How do we decide what is a “Water of the United States”? Rapanos revisited

Ever since the U.S. Supreme Court issued its opinions in Rapanos v. United States in 2006, it has been unclear exactly how the U.S. is to go about evaluating which wetlands and tributaries of navigable waters are subject to federal jurisdiction under the Clean Water Act.  Until recently, the U.S. Army Corps of Engineers asserted federal jurisdiction over wetlands and tributaries even where their connection to open, traditionally navigable waterways were attenuated.  This meant, among other things, that private developers had to obtain a permit from the Corps under Section 404 of the Clean Water Act before taking many actions that would affect these wetlands and tributaries.  Developers complain of delay and hassle from the permitting requirements, while environmentalists believe the requirements are essential to ensure proper protection of wetlands and streams.

The Rapanos case narrowed the Corps’ permitting jurisdiction, but it is still very unclear what the Court requires of the Corps because there was no majority opinion issued in the case.  Prof. Jonathan Adler blogged yesterday on this subject on the Volokh Conspiracy website, arguing (in the wake of a new Sixth Circuit decision interpreting the Supreme Court case) that many lower federal courts are misinterpreting the Supreme Court’s mandate.   I disagree.  He and I engaged in a colloquy in the discussion thread to his post that I recommend for readers interested in this question.

Here’s some background:

The Court issued three opinions:  two opinions were joined by four Justices each, and the third opinion was Justice Kennedy’s alone.  In the absence of a majority opinion, it is left to the rest of us (and lower courts) to discern what the rule will be going forward.

Four Justices agreed that the Corps has broad jurisdiction over wetlands and tributaries, as the Corps has asserted in the past.

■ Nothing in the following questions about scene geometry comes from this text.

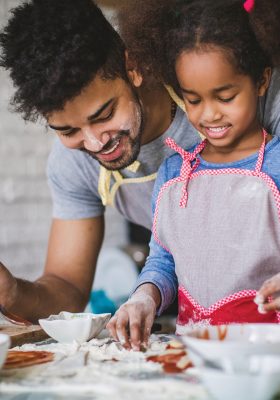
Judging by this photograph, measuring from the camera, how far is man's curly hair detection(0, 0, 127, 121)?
1602 millimetres

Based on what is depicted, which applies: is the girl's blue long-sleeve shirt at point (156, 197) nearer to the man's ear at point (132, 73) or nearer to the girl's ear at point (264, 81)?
the girl's ear at point (264, 81)

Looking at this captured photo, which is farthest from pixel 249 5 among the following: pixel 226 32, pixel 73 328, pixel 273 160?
pixel 73 328

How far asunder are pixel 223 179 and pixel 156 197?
0.22 metres

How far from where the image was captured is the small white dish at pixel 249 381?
2.92 ft

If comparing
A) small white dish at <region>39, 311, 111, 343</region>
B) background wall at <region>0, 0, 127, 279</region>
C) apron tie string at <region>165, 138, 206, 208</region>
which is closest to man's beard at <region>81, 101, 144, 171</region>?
apron tie string at <region>165, 138, 206, 208</region>

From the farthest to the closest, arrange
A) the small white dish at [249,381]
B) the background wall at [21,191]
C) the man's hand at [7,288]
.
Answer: the background wall at [21,191] → the man's hand at [7,288] → the small white dish at [249,381]

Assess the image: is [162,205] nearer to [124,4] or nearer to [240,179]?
[240,179]

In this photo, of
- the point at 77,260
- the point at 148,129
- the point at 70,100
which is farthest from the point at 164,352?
the point at 77,260

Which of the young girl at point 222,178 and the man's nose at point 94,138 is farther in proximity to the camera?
the man's nose at point 94,138

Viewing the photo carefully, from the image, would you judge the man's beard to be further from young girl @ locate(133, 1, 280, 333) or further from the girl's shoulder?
the girl's shoulder

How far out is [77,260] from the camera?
228 cm

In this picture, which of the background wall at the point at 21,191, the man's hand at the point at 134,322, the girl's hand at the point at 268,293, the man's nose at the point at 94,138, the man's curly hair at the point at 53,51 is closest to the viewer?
the girl's hand at the point at 268,293

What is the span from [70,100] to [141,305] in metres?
0.55

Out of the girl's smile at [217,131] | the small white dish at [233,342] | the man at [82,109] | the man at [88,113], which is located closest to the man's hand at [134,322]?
the man at [88,113]
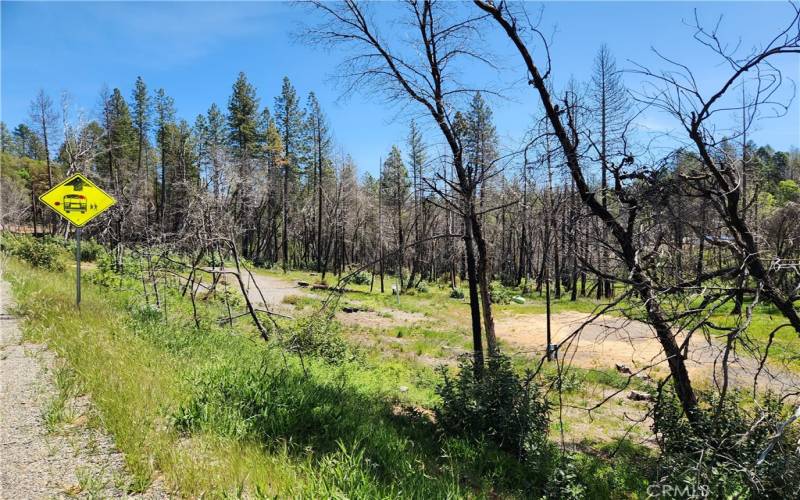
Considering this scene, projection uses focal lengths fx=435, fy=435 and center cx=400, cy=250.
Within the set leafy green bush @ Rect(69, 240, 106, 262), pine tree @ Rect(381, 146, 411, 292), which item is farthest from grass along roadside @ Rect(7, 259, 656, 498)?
pine tree @ Rect(381, 146, 411, 292)

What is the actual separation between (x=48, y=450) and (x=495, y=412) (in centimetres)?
465

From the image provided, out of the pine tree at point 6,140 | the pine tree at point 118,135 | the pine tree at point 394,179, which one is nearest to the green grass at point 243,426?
the pine tree at point 394,179

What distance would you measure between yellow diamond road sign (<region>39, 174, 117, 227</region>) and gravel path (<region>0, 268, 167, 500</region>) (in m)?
4.45

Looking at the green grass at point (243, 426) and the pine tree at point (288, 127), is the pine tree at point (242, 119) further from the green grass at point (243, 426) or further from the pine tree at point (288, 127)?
the green grass at point (243, 426)

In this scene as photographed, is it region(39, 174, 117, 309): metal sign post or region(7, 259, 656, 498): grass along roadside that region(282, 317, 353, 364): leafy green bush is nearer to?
region(7, 259, 656, 498): grass along roadside

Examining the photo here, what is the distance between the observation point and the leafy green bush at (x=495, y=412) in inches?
214

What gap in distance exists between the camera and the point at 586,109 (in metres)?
5.15

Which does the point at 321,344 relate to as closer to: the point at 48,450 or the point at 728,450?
the point at 48,450

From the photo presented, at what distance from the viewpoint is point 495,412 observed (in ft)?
18.8

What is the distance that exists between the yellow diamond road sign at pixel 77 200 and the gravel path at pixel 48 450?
445 cm

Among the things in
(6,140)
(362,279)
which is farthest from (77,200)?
(6,140)

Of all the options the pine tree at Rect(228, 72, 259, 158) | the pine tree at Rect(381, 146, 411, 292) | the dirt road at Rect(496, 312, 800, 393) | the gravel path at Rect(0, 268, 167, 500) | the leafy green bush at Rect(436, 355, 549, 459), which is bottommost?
the dirt road at Rect(496, 312, 800, 393)

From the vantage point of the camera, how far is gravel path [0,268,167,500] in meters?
2.83

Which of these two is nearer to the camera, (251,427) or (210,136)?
(251,427)
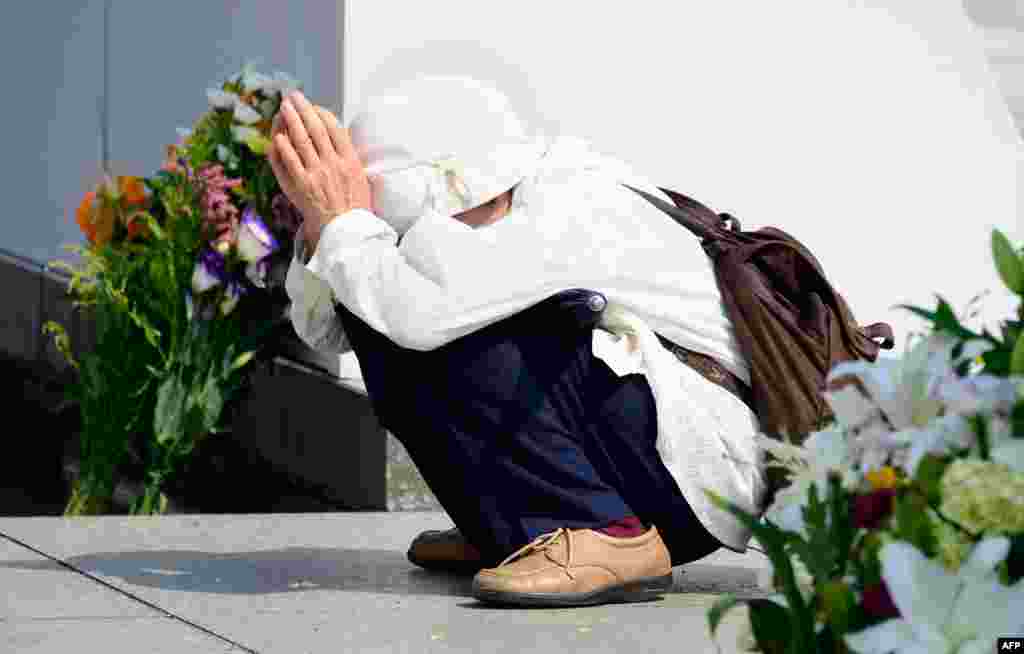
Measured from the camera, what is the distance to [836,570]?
1.36 metres

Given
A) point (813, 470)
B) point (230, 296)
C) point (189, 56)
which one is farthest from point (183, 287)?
point (813, 470)

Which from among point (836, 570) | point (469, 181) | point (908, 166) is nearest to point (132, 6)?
point (908, 166)

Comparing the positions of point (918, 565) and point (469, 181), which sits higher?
point (469, 181)

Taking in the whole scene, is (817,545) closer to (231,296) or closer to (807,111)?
(231,296)

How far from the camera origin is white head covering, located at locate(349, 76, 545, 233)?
3.17m

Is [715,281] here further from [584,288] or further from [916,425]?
[916,425]

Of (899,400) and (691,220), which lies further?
(691,220)

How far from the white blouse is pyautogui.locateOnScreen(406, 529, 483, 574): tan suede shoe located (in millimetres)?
477

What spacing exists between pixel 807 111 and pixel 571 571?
2.44 metres

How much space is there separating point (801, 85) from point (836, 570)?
393cm

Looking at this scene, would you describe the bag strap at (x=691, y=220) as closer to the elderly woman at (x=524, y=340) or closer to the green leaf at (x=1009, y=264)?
the elderly woman at (x=524, y=340)

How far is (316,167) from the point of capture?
3.14m

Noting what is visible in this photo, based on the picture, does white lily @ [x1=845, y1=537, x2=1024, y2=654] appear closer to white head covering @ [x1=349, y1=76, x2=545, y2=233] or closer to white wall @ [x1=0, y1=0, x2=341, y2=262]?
white head covering @ [x1=349, y1=76, x2=545, y2=233]

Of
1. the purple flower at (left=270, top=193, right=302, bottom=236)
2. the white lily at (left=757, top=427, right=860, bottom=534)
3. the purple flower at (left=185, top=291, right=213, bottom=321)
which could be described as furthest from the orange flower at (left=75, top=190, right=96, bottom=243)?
Answer: the white lily at (left=757, top=427, right=860, bottom=534)
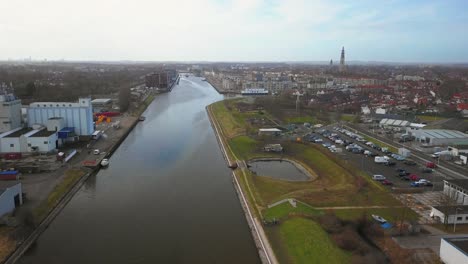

Justice Kennedy held that wetlands and tributaries that “either alone or in combination with similarly situated lands in the region, significantly affect the chemical, physical, and biological integrity of other covered waters more readily understood as ‘navigable,’ ” are subject to federal jurisdiction.  Because the first group of four Justices would find federal jurisdiction in all cases where Kennedy would find jurisdiction, but not the other way around, the Kennedy test is widely seen as providing the crucial “fifth vote” that defines the scope of federal authority here.

But wait, there’s more.  Justice Scalia, writing for the other group of four Justices (in an opinion generally referred to as the case “plurality”) held that

[E]stablishing that wetlands such as those at the Rapanos and Carabell sites are covered by the Act requires two findings: First, that the adjacent channel contains a “wate[r] of the United States,” (i.e., a relatively permanent body of water connected to traditional interstate navigable waters); and second, that the wetland has a continuous surface connection with that water, making it difficult to determine where the “water” ends and the “wetland” begins.

Justice Scalia explicitly rejected Justice Kennedy’s analytical framework; to Justice Scalia, if there is no “continuous surface connection,” there cannot be federal jurisdiction over a wetland, regardless of whether the factors that Justice Kennedy enumerates are present.

Most courts that have examined the issue of federal jurisdiction over waterways since Rapanos have concluded that a wetland or tributary is subject to federal jurisdiction if either the “Kennedy test” or the “Scalia test” is met.  Typical of the reasoning is the following, from U.S. v. Gerke Excavating:

Thus, any conclusion that Justice Kennedy reaches in favor of federal authority over wetlands in a future case will command the support of five Justices (himself plus the four dissenters), and in most cases in which he concludes that there is no federal authority he will command five votes (himself plus the four Justices in the Rapanos plurality), the exception being a case in which he would vote against federal authority only to be outvoted 8-to-1 (the four dissenting Justices plus the members of the Rapanos plurality) because there was a slight surface hydrological connection. The plurality’s insistence that the issue of federal authority be governed by strict rules will on occasion align the Justices in the plurality with the Rapanos dissenters when the balancing approach of Justice Kennedy favors the landowner. But that will be a rare case, so as a practical matter the Kennedy concurrence is the least common denominator (always, when his view favors federal authority). 

(Hat tip to Volokh Conspiracy commenter Applekeys for this quotation.)
Jonathan Adler disagrees with this interpretation of the Rapanos decision, while I agree with it.  Read our competing views and decide for yourself.  Jonathan and I do agree, by the way, that the current federal guidance on implementing Rapanos is inadequate for the task.  Hopefully the new administration will clarify and simplify the rules.